Oxygen-evolving Photosystem II (PS II) complexes, which were largely deprived of major light-harvesting chlorophyll a/b proteins (LHC II) but still associated with the 33 kDa, 23 kDa and 17 kDa extrinsic proteins related to oxygen evolution, were isolated from spinach oxygen-evolving PS II membranes with a non-ionic detergent, n-heptyl thioglucoside. A minor antenna chlorophyll-protein (CP 29) was present but in reducted amounts. The complexes contained all the constituent subunits of PS II reaction center core complexes, the 47 kDa and 43 kDa chlorophyll-carrying proteins, the D1 and D2 proteins and cytochrome b-559. In addition, three hydrophobic proteins of 29 kDa (CP 29 apoprotein), 20 kDa and 10 kDa were present. The antenna size was 80 chlorophyll a per QA, or 76 chlorophyll a per 4 Mn, and the complexes contained about 1 Ca2+ per PS II. With phenyl- or dichloro-p-benzoquinone as electron acceptor, the complexes showed high rates of oxygen evolution in the absence of exogenously added Ca2+. The activity became, however, strongly Ca2+-dependent when the 23 kDa and 17 kDa proteins, but not the bound Ca2+, had been removed with 1.5 M NaCl. The Ca2+ requirement disappeared on reconstitution of the complexes with the two proteins. The complexes were compared with other oxygen-evolving preparations having different polypeptide compositions and functions of several subunit proteins and Ca2+ in PS II electron transport are discussed.

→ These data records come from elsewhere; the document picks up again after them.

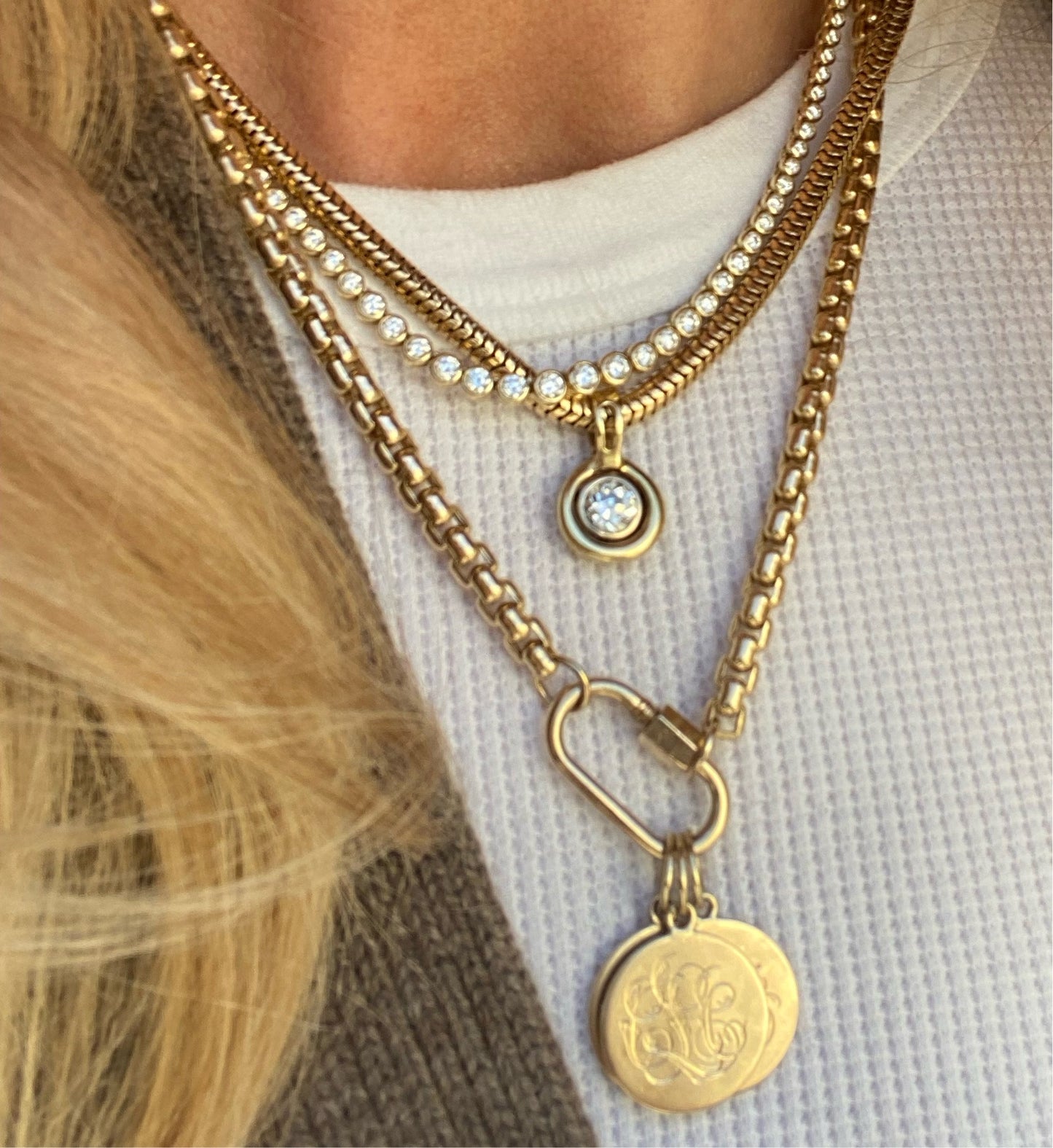 The Found By Jewels Graduated Bezel Tennis Necklace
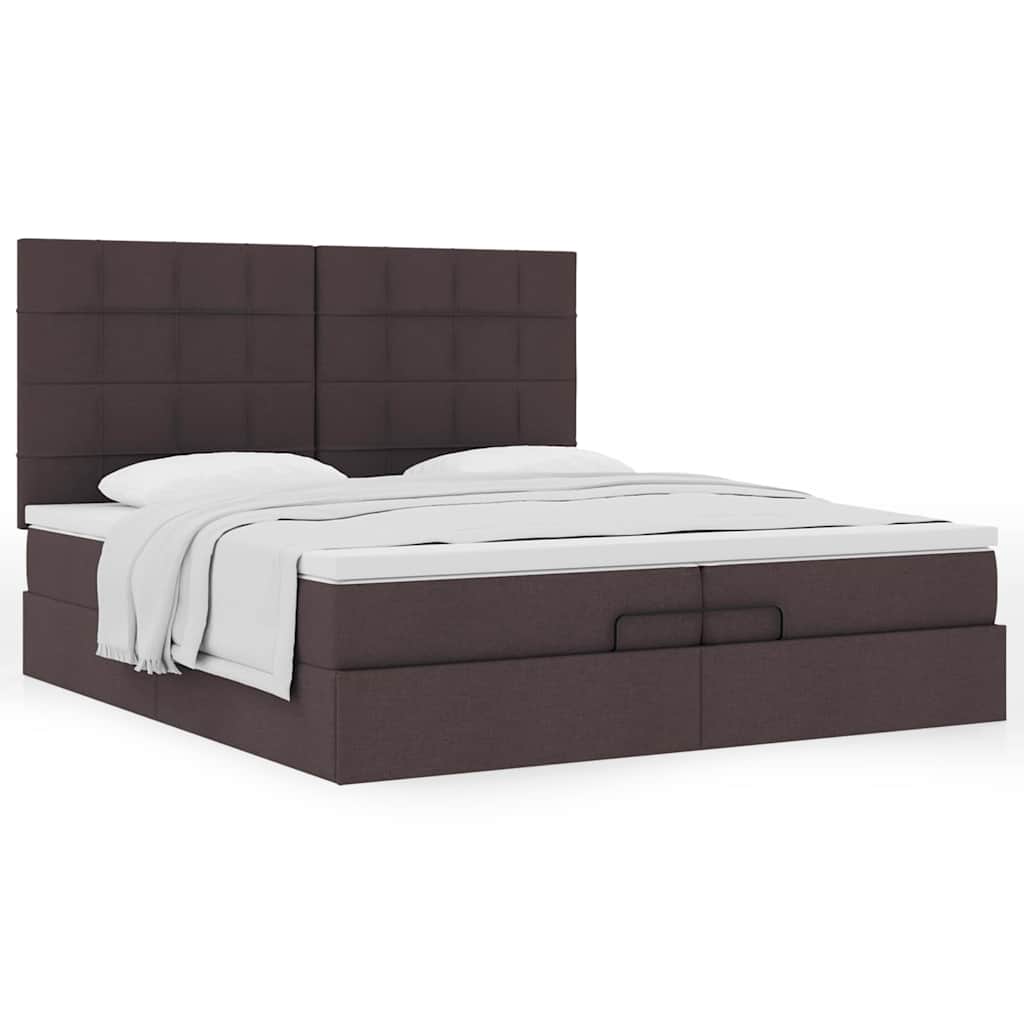Struttura Letto Pouf con Materassi 200x200 cm in Tessuto | homemem39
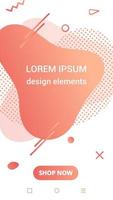 Modern vertical mobile liquid abstract shape gradient memphis style design fluid vector colorful illustration banner simple graphics for app, presentation, sale, brochure isolated on white background.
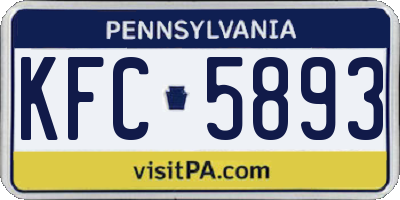 PA license plate KFC5893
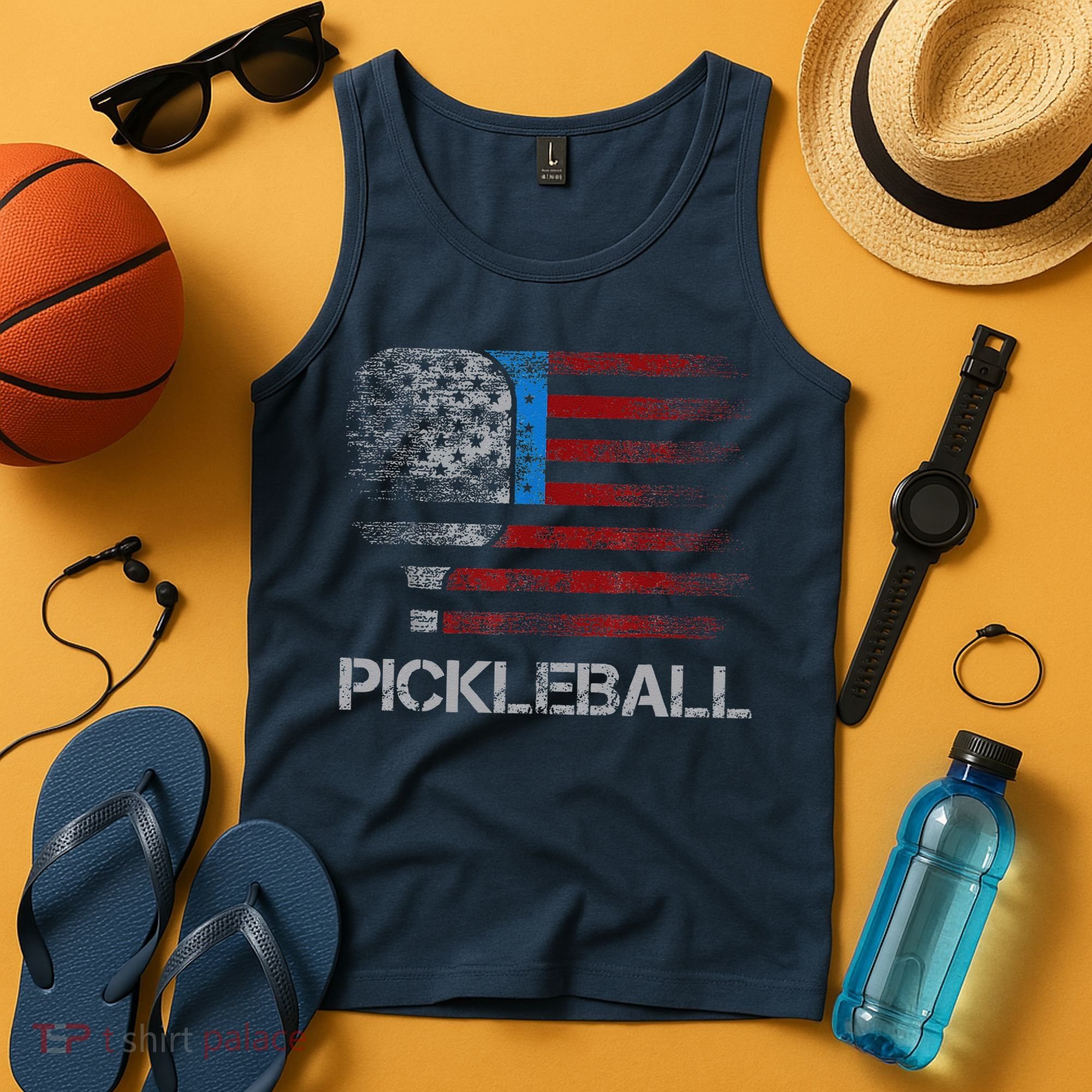 Us Flag Pickleball Player Paddleball Lover Tank Top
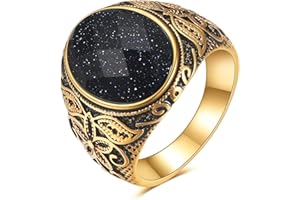 LXBQYSTO Retro Large Tiger Eye Stone Turquoise Wedding Ring For Men Classical Gothic Stainless Steel Rings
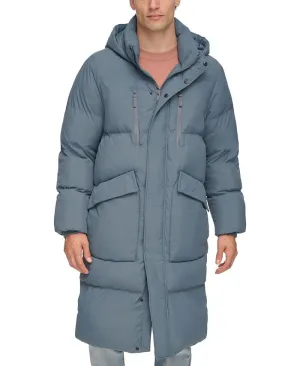 DKNY Men's Quilted Duffle Parka with Hood, Blue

Total immobilization of the extrinsic 33 kDa protein in spinach Photosystem II membrane preparations. Protein stoichiometry and stabilization of oxygen evolution

(1) Treatment of oxygen-evolving Photosystem II membrane fragments (PS II membranes) with a zero-length crosslinker, l-ethyl-3-(3-dimethylaminopropyl)carbodiimide (EDC) led to immobilization of all the extrinsic 33 kDa protein molecules without any significant effects on the oxygen-evolving activity and oscillation patterns of flash-induced oxygen evolution and thermoluminescence B band. (2) With increasing concentration of EDC, the chlorophyll-binding 47 kDa protein decreased in parallel with the 33 kDa protein, yielding a crosslinked product consisting of one each of the two proteins. The results, which indicate that the two proteins are present in equimolar amounts in PS II membranes, are consistent with the stoichiometry of one copy of the 33 kDa protein per PS II unit. (3) The total immobilization of the 33 kDa protein stabilized 40 to 60% of the oxygen-evolving activity against urea/NaCl−, CaCl2− and MgCl2-wash, which otherwise solubilize the three extrinsic proteins and strongly inactivate oxygen evolution. The result implies that extraction of the extrinsic proteins may not be the sole cause of the inactivation of oxygen evolution by these treatments. (4) The crosslinking of the 33 kDa protein with EDC had no protecting effect against Tris-, NH2OH- and pH 9.0-treatments. However, the stability of oxygen evolution at alkaline pH levels was slightly but significantly increased by treatment of PS II membranes with dithiobis(suc-cinimidylpropionate), which specifically modifies amino groups.

Crosslinking between the 33 kDa extrinsic protein and the 47 kDa chlorophyll‐carrying protein of the PS II reaction center core complex

Using highly purified oxygen‐evolving photosystem II complexes from spinach, the 33 kDa extrinsic protein was found to crosslink with the 47 kDa chlorophyll‐carrying protein with a cleavable bifunctional crosslinking reagent, dithiobis(succinimidylpropionate).